Five WiFi VOIP Security Issues
Shawn Merdinger, an independent security consultant based in Austin, Texas, has worked with Cisco Systems Inc. (Nasdaq: CSCO) and 3Com Corp. (Nasdaq: COMS)/Tipping Point. He's tested around a dozen WiFi VOIP handsets and deskphones and says that security problems range from potential denial-of-service attacks to more serious issues that allow "deep access" to the device that lets a remote attacker read sensitive information on the phone.
You can see his postings on many of the devices tested, along with some workarounds here. In the wake of Merdinger's findings, Cisco Systems Inc. (Nasdaq: CSCO), Hitachi Ltd. (NYSE: HIT; Paris: PHA), and UTStarcom Inc. (Nasdaq: UTSI) have issued firmware upgrades for the devices in question. (See WiFi VOIP: How Safe?.)

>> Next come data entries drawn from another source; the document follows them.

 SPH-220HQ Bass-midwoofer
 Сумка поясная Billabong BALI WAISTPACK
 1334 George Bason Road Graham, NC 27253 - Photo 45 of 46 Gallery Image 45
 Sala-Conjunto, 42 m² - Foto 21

Such threats are inevitable. So it's up to vendors to forestall them, according to analyst Paul Stamp, of Forrester Research Inc. "It's security 101. If we see practices like this continue as these devices get more popular then the manufacturers will only have themselves to blame when there's a widespread attack," he notes.

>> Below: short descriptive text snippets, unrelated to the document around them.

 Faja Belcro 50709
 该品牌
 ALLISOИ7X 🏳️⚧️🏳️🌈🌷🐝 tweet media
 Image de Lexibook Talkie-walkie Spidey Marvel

Still there are steps users can take to protect themselves. Here's a Top 5 list of enterprise WiFi VOIP security issues, and some ways to guard against them:
Widespread deployment equals a security headache: Because of the "ubiquity of deployment" in many enterprises, attacks can spread quickly and be targeted to take down multiple devices at once. IT managers should stay up to the minute with phone upgrades, and consider running phones over a separate physical or virtual LAN as a defense against these attacks.
Many points of attack: As the phones get more sophisicated, so could the points of entry for malicious attacks increase. Bluetooth, email, client Web browsers, SMS, WiFi, media players, and image viewers could open back doors for hackers. Though users can use open-source and commercial tools to continually test their phones and networks, they'll ultimately have to rely on vendors to do proactive testing on these devices. "Some vendors may engage in this testing while the majority will not," warns Merdinger.
Targeting phones in public environments: For example, a Bluetooth scanner could be hidden at the entrance to a major airport or train station and be used to grab user data. It may be best to keep Bluetooth and other wireless features swicthed off when not needed.
Rogue again: Meanwhile, at the office and on the road, users and IT departments will have to keep their guard up and scan for rogue access points. Hackers will set up access points to specifically target WiFi phones in the corporate space as well as at hotels, conferences, and other places business people like to congregate. Good device authentication and encryption can help provide protection here.
Targeted attacks: Targeted attacks on specific voice-over-wireless networks could also be an issue, albeit one that the victims may try to downplay. "There will be targeted attacks on VoIP networks [from hackers or competitors] that will be kept quiet if there is no legal requirement for disclosure or obvious public knowledge," Merdinger says.
Users, however, shouldn't get in a snit about VOIP calls that are often unencrypted and therefore easier to listen in on. Unless attackers are targeting a specific user, it is much simpler to find useful information sent by the user or held on the phone than to listen in on calls, even if you're the NSA.
"Most attackers are going to go after text information -- much easier to parse for the juicy information," says Merdinger.